Sophie Gumpel (née Meyer) was the wife of the Hamburg businessman, banker and philanthropist Lazarus Gumpel (1770-1843). Although the records are incomplete, Sophie and Lazarus had at least five children, three daughters and two sons. Lazarus was himself a progressive and charitable man, devoting a good portion of his fortune to building a large apartment house in Hamburg to provide subsidized housing for poor families in the city. He was also one of the founders of the first Reformed Jewish congregation in Hamburg, significantly leading in modernizing Jewish religious practice, including greater participation for women in the liturgy. When Lazarus died, he was buried in the Jewish cemetery in Hamburg-Ohlsdorf. A modern gravestone replaces the original .

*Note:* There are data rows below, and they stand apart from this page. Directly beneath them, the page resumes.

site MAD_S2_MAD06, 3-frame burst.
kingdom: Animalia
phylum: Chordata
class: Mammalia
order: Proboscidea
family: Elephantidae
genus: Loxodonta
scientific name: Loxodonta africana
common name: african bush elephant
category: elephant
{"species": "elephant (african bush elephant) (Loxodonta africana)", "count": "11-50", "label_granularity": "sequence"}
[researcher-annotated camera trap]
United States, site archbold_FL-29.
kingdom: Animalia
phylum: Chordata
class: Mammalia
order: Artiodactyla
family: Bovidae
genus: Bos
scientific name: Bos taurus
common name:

After Lazaruz died in 1843, Sophie prepared a new will to dispose of the considerable fortune she inherited from Lazarus. A legal transcription of the will appears at the top of this post. Sophie included one paragraph that was most unusual for the time:
Since the rules of Jewish law, which give preferred status to sons over daughters, are not acceptable to me, who always loved all of my children equally, I declare herewith, as I am legally authorized to do, that I constitute all of my children my heirs, and in the case that one should have predeceased me then his or her marital offspring shall take his or her place per stirpes. To all these my heirs I leave my entire estate in equal parts without exception, including furniture, household inventory, linen, gold and silver.
Interestingly, Sophie anticipated that not all of her heirs or their children would agree with her egalitarian approach to the disposition of her estate, and included the following additional paragraph:
Should any of my designated heirs, for whatever reason, not recognize this will or contest its validity, he shall be totally excluded from any right in my estate, and the share left to him shall go to the other heirs who will honor and recognize my will.
The value of the estate, by the way, came to some 52,000 Taler, the equivalent of an estate of millions of dollars today, providing plenty for everyone.